GIVEN TEXT:
No Boots on the Ground,
Puny Mortals!

Yeerks definitely have the "The War Will Feed Itself" vibe, but someone's gotta be making the Bug fighters sufficiently evil looking so we don't have any friendly fire issues.

Jim the Nickel
Mar 2, 2006


friendship is magic
in a pony paradise
don't you judge me

Epicurius posted:

Just as a note, there's an editorial error here. One of the characters that became an auxiliary animorph in book 50 was named Timmy. He's called Tuan here, because he was originally named Tuan in the first draft of book 50 before his name was changed in the final product. That change got missed here.

This poo poo drove my thirteen year old brain absolutely insane

Epicurius
Apr 10, 2010
College Slice
Chapter 3

quote:

Rachel and I streaked down toward the crowd of people being hustled into the subway station. Several of the uninfested humans saw us and screamed. Others ducked and covered their heads with their arms.

We must have been an odd and frightening sight. A screeching eagle. A northern harrier. And six peregrine falcons giving chase.

Tseew! Tseew!

Dracon fire! But the beams went wide and hit the concrete overhang of the subway station. Shattered the tile sign that announced the station’s name.

The Dracon fire created a panic. The crowd surged back, away from the subway station entrance. Several people were being trampled.
But the Hork-Bajir guards ignored the injured humans. They quickly formed a barricade behind the crowd and continued to herd their prisoners down the station’s stairs.

<Here we go!>

Whoosh!

[Excerpts from a dataset]
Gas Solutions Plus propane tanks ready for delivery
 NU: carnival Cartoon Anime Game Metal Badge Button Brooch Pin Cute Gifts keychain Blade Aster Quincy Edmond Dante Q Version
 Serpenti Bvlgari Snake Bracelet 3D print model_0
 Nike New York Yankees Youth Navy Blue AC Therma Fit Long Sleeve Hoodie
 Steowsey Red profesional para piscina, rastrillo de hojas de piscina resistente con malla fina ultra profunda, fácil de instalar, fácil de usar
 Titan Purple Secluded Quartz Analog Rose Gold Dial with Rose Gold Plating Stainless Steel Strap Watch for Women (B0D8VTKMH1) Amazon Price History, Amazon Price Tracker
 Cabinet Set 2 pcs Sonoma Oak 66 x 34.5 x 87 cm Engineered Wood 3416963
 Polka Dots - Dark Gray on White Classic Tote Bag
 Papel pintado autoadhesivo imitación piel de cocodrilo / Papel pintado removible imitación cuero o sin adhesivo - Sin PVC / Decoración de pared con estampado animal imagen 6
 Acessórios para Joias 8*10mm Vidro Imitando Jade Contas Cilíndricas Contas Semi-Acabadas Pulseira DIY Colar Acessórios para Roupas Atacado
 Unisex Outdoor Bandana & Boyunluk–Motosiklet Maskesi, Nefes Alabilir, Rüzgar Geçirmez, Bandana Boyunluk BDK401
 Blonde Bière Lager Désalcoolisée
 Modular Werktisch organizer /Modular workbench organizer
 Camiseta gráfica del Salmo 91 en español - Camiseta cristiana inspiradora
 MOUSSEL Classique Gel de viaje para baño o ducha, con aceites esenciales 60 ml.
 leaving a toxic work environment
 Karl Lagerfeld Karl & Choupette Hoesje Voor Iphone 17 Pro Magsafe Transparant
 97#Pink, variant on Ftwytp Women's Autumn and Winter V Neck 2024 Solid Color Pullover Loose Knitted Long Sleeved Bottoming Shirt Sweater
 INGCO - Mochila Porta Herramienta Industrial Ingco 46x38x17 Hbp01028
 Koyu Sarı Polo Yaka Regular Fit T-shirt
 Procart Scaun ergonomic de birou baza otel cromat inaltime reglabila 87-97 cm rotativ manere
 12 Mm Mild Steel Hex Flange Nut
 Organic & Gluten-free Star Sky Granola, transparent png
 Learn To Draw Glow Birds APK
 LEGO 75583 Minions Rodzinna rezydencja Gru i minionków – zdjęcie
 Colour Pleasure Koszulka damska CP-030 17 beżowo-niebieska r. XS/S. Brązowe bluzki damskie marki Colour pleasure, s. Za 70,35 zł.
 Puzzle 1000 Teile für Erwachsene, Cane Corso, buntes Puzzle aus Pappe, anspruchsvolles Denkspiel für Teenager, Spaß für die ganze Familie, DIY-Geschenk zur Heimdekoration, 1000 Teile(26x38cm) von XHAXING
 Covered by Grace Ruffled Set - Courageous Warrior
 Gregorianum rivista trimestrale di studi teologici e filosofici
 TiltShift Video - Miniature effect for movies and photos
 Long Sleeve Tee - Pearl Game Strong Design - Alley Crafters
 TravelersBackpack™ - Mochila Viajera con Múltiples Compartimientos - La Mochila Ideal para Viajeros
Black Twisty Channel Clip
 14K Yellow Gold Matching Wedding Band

YOUR TASKS:
1 > Answer these from the forum excerpt, one line each:
(a) In the final product of book 50, what was the auxiliary animorph's name?
(b) What did the Dracon beams hit?
(c) How many peregrine falcons gave chase?
2 > For each statement, say whether the forum excerpt supports it (yes or no) and quote the words that decide it.
(a) The character was called Tuan in the first draft of book 50 before being renamed.
(b) The Hork-Bajir guards stopped to help the injured humans.
(c) The Dracon fire made the crowd surge toward the subway station entrance.
3 > Summarize the forum excerpt in two sentences.
Only the forum excerpt matters here; the records can be left aside.

RESPONSES FOR EACH TASK:
1 >
(a) Timmy
(b) The concrete overhang of the subway station
(c) Six

2 >
(a) Yes: "he was originally named Tuan in the first draft of book 50 before his name was changed in the final product."
(b) No: "But the Hork-Bajir guards ignored the injured humans."
(c) No: "The crowd surged back, away from the subway station entrance."

3 > A poster points out an editorial error: an auxiliary animorph from book 50, named Timmy in the final product, is called Tuan here because that was his first-draft name. In the quoted Chapter 3 passage, the narrator and Rachel streak down toward a crowd being hustled into a subway station, and Dracon fire causes a panic while the Hork-Bajir guards ignore the injured humans and keep herding their prisoners down the stairs.